Evotec (UK) Ltd., in silico Research and Development, Milton Park, Abingdon, Oxfordshire, United Kingdom.
PLoS One. 2023 Sep 8;18(9):e0291142. doi: 10.1371/journal.pone.0291142. eCollection 2023.
One area of active research is the use of natural language processing (NLP) to mine biomedical texts for sets of triples (subject-predicate-object) for knowledge graph (KG) construction. While statistical methods to mine co-occurrences of entities within sentences are relatively robust, accurate relationship extraction is more challenging. Herein, we evaluate the Global Network of Biomedical Relationships (GNBR), a dataset that uses distributional semantics to model relationships between biomedical entities.
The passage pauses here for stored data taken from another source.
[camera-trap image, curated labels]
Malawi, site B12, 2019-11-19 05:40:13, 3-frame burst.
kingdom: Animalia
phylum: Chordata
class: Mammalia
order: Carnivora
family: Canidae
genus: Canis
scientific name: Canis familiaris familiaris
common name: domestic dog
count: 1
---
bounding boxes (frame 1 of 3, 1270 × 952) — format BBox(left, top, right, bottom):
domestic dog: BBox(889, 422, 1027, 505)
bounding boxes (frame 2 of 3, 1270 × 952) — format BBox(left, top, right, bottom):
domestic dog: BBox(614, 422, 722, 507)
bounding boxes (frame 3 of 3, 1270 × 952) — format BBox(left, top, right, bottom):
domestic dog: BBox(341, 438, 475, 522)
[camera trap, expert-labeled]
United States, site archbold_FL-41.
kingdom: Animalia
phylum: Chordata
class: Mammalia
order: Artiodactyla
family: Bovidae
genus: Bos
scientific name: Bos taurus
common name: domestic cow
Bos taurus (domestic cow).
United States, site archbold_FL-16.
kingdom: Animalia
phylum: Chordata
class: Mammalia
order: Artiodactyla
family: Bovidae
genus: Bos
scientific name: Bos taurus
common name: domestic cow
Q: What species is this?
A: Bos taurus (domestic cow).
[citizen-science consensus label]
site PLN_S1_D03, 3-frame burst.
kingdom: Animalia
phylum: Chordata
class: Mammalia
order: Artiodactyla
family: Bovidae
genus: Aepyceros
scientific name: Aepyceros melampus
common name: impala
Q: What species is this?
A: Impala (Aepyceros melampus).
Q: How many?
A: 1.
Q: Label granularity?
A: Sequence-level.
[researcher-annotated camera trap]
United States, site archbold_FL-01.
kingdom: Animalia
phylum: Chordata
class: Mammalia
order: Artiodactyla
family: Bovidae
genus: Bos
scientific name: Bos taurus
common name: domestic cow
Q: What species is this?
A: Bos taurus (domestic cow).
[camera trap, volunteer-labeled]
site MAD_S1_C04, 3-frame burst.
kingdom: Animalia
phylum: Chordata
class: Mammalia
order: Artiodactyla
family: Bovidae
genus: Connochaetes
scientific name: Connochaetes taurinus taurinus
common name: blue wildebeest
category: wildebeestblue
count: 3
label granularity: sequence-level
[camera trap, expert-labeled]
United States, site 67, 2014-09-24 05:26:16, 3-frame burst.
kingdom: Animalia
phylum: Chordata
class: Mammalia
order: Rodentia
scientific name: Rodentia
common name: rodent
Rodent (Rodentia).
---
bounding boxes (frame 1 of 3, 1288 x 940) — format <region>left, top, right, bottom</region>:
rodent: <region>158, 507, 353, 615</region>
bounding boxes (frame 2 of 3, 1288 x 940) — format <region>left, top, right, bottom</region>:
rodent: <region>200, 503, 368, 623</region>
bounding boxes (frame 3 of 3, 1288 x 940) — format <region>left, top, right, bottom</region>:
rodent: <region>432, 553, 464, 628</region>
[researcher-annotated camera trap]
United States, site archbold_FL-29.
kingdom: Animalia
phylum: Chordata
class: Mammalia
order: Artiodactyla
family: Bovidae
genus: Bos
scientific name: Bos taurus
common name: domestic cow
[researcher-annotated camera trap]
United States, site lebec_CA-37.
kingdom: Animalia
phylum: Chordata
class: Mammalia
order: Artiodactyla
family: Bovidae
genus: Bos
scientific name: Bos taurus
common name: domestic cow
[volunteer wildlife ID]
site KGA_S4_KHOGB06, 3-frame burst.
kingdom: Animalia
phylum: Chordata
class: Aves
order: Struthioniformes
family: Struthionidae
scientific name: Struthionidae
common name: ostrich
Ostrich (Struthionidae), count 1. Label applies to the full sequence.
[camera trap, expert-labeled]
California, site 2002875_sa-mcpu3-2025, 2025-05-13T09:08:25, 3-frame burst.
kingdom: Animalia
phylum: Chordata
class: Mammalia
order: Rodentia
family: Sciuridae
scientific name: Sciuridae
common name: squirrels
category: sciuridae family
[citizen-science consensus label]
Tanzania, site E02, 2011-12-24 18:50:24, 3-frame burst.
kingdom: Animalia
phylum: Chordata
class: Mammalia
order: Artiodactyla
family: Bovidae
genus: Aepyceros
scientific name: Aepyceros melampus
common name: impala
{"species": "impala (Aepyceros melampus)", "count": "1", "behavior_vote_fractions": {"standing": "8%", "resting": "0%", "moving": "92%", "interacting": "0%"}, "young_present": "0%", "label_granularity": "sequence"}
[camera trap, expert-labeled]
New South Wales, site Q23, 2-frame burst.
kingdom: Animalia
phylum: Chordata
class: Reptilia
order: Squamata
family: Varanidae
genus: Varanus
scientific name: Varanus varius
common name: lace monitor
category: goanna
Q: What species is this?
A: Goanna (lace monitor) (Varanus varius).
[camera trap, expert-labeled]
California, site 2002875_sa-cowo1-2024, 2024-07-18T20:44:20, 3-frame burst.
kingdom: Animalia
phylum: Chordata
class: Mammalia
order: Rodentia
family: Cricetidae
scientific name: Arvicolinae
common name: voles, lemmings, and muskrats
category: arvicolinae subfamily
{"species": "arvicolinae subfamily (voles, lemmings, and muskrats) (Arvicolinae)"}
The focus of our paper is an evaluation of a subset of the GNBR data; the relationships between chemicals and genes/proteins. We use Evotec's structured 'Nexus' database of >2.76M chemical-protein interactions as a ground truth to compare with GNBRs relationships and find a micro-averaged precision-recall area under the curve (AUC) of 0.50 and a micro-averaged receiver operating characteristic (ROC) curve AUC of 0.71 across the relationship classes 'inhibits', 'binding', 'agonism' and 'antagonism', when a comparison is made on a sentence-by-sentence basis. We conclude that, even though these micro-average scores are modest, using a high threshold on certain relationship classes like 'inhibits' could yield high fidelity triples that are not reported in structured datasets. We discuss how different methods of processing GNBR data, and the factuality of triples could affect the accuracy of NLP data incorporated into knowledge graphs. We provide a GNBR-Nexus(ChEMBL-subset) merged datafile that contains over 20,000 sentences where a protein/gene-chemical co-occur and includes both the GNBR relationship scores as well as the ChEMBL (manually curated) relationships (e.g., 'agonist', 'inhibitor') -this can be accessed at https://doi.org/10.5281/zenodo.8136752. We envisage this being used to aid curation efforts by the drug discovery community.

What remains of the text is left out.